- SET TASK: Quote each of the entries below word for word, changing nothing.

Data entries
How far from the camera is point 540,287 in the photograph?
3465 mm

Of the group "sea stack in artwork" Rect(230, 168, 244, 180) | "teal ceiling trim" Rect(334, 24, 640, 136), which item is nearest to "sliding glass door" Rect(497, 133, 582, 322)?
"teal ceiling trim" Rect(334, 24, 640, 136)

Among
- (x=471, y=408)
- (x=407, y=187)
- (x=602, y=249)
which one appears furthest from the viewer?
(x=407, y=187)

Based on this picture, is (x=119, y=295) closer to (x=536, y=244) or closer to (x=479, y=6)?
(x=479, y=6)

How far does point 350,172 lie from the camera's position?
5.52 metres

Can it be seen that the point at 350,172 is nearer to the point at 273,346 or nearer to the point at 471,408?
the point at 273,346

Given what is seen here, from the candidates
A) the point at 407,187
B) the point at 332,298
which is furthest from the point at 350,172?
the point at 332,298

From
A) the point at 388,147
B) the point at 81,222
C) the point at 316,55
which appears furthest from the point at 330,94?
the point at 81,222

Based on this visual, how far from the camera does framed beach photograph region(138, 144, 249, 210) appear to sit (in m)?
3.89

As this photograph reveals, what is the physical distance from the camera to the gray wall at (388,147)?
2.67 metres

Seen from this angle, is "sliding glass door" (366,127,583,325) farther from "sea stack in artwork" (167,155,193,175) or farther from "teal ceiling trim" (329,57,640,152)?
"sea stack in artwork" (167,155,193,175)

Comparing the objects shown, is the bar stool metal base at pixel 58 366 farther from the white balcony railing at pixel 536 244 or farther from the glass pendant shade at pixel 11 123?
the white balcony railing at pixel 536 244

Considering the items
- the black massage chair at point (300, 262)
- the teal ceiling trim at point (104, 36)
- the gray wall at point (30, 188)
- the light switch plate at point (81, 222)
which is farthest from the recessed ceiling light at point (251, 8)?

- ANSWER TO THE PROBLEM:
How far from the camera is point 540,287 in the photograph?
3465 mm

Of the group "sea stack in artwork" Rect(230, 168, 244, 180) | "teal ceiling trim" Rect(334, 24, 640, 136), which item is nearest to "sliding glass door" Rect(497, 133, 582, 322)?
"teal ceiling trim" Rect(334, 24, 640, 136)

Among
- (x=471, y=408)
- (x=407, y=187)
- (x=602, y=249)
which one appears furthest from the viewer?
(x=407, y=187)

Based on this picture, is (x=119, y=295) closer to (x=536, y=244) or closer to (x=479, y=6)?
(x=479, y=6)

How far does point 350,172 lie from the camera's position?
5.52 metres

Can it be seen that the point at 350,172 is nearer to the point at 273,346 or nearer to the point at 471,408?
the point at 273,346

Given what is seen here, from the candidates
A) the point at 407,187
B) the point at 332,298
which is furthest from the point at 350,172?
the point at 332,298

From
A) the point at 388,147
B) the point at 81,222
C) the point at 316,55
which appears furthest from the point at 330,94?
the point at 81,222

Based on this visual, how far from the camera does framed beach photograph region(138, 144, 249, 210) appear to sit (in m)?
3.89

As this photograph reveals, what is the physical distance from the camera to the gray wall at (388,147)?
2.67 metres

Seen from this angle, is "sliding glass door" (366,127,583,325) farther from "sea stack in artwork" (167,155,193,175) or farther from "teal ceiling trim" (329,57,640,152)?
"sea stack in artwork" (167,155,193,175)

Comparing the objects shown, is the bar stool metal base at pixel 58 366 farther from the white balcony railing at pixel 536 244 or farther from the glass pendant shade at pixel 11 123?
the white balcony railing at pixel 536 244

Considering the items
- the black massage chair at point (300, 262)
- the teal ceiling trim at point (104, 36)
- the gray wall at point (30, 188)
- the light switch plate at point (81, 222)
which is farthest from the recessed ceiling light at point (251, 8)?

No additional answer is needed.